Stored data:
# # #

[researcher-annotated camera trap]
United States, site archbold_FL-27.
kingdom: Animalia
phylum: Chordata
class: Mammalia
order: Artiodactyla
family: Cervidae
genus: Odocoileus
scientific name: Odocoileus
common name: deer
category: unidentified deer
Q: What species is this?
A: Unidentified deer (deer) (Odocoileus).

# # #

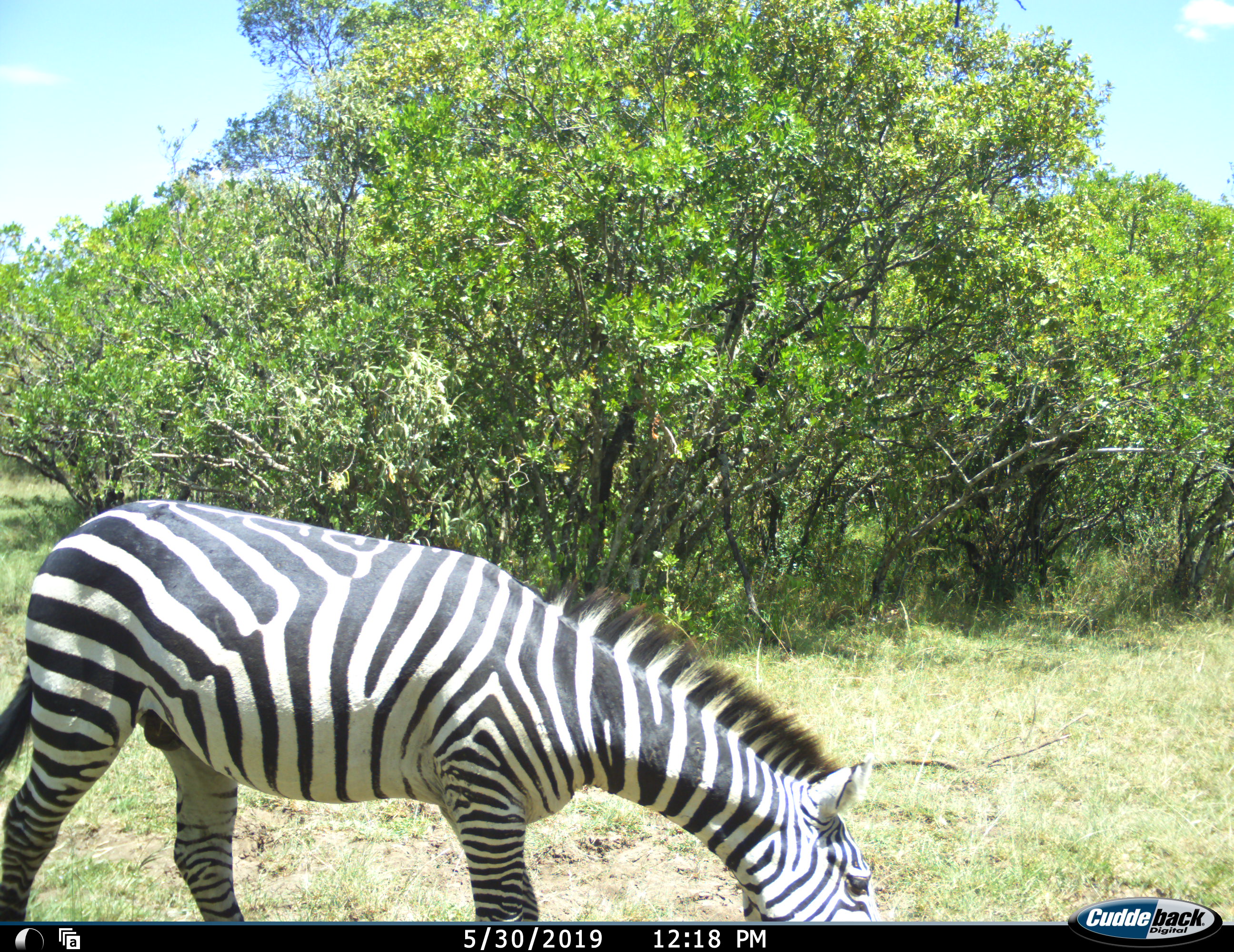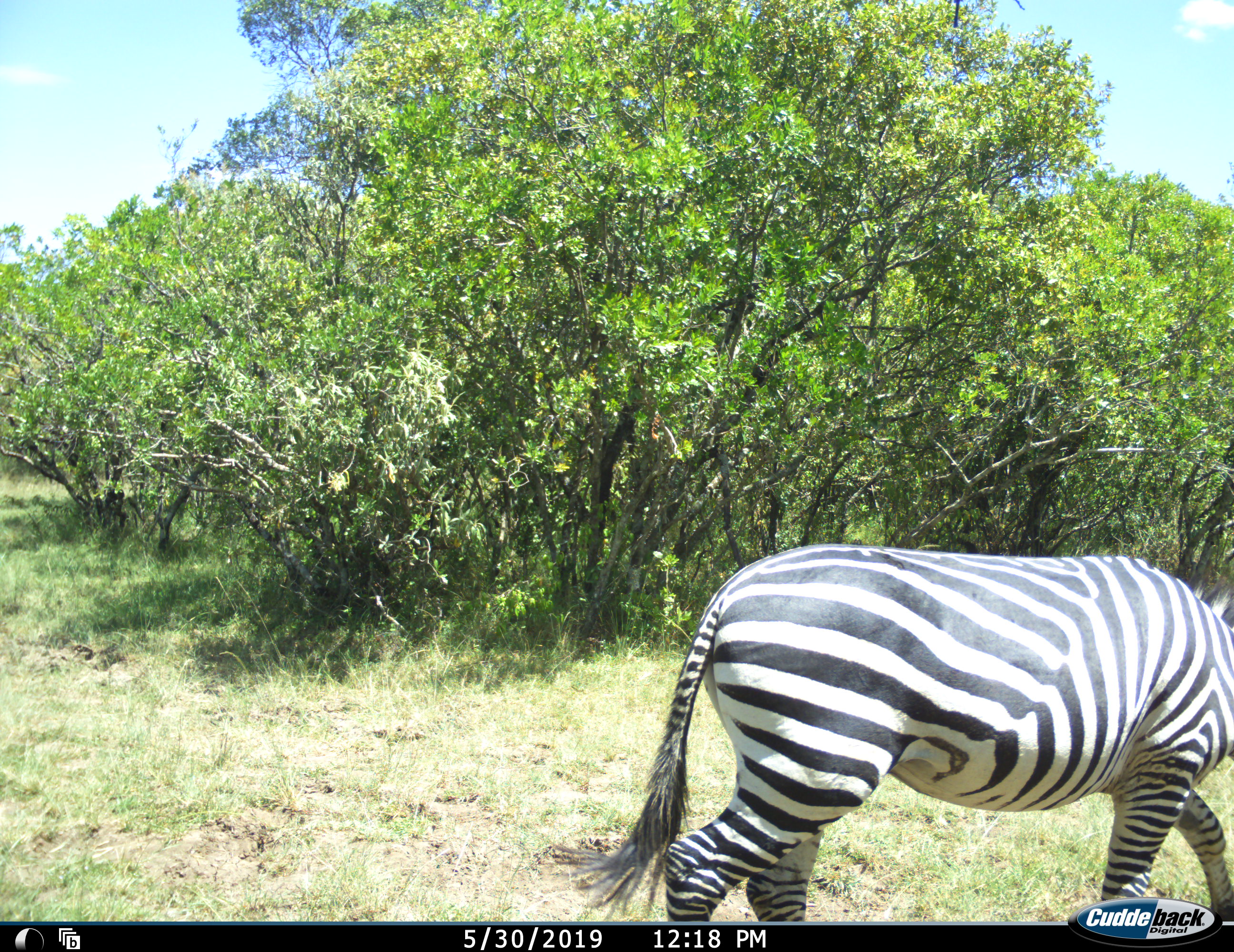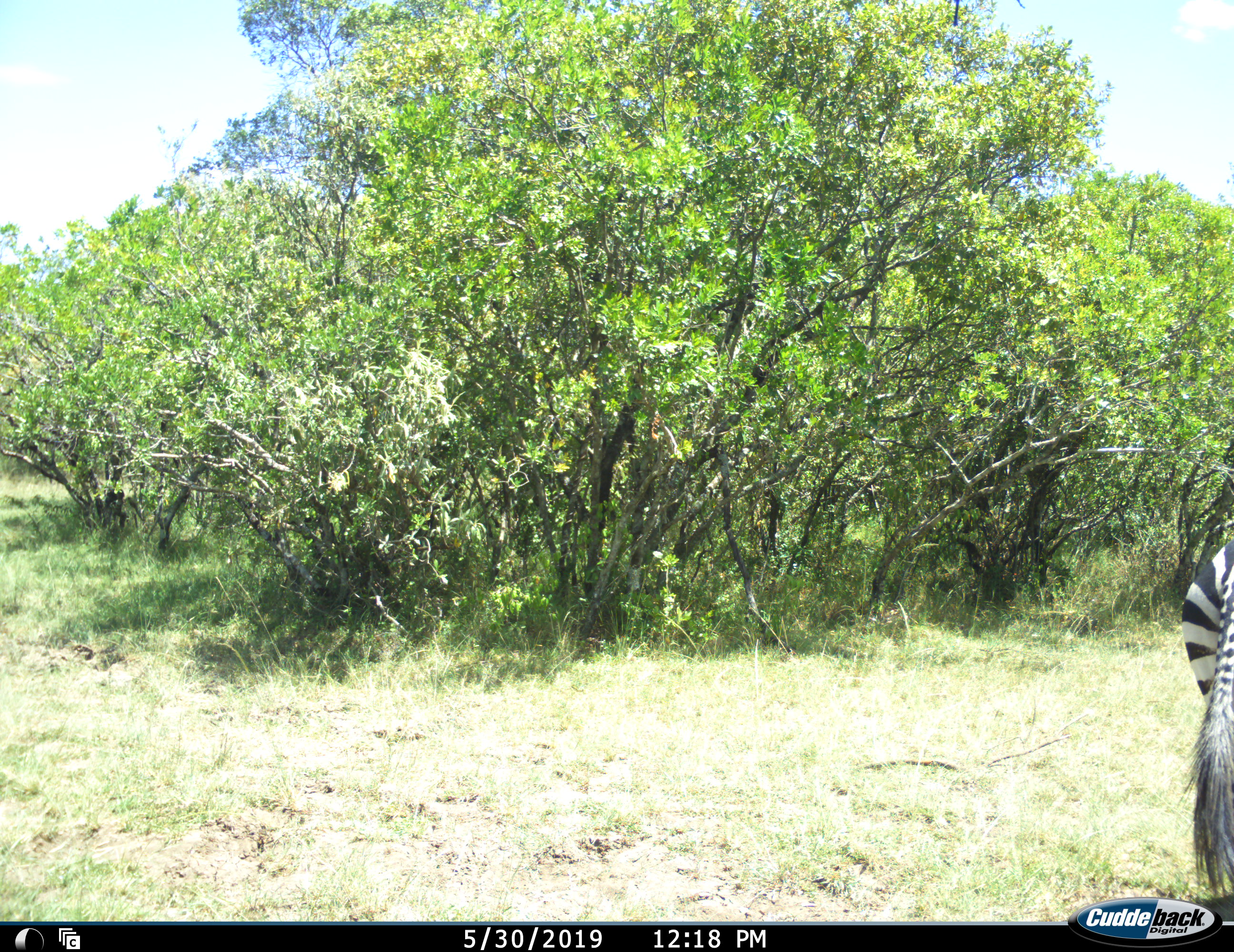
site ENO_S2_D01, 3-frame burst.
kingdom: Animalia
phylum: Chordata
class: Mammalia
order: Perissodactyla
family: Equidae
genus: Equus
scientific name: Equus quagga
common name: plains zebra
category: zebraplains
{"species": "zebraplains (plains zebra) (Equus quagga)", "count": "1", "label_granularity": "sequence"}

# # #

**Work request:**
Above are the records. Print exactly, and only, the lines from the line with "[researcher-annotated camera trap]" to the line with "A: Unidentified deer (deer) (Odocoileus).", both inclusive.

**Exercise answer:**
[researcher-annotated camera trap]
United States, site archbold_FL-27.
kingdom: Animalia
phylum: Chordata
class: Mammalia
order: Artiodactyla
family: Cervidae
genus: Odocoileus
scientific name: Odocoileus
common name: deer
category: unidentified deer
Q: What species is this?
A: Unidentified deer (deer) (Odocoileus).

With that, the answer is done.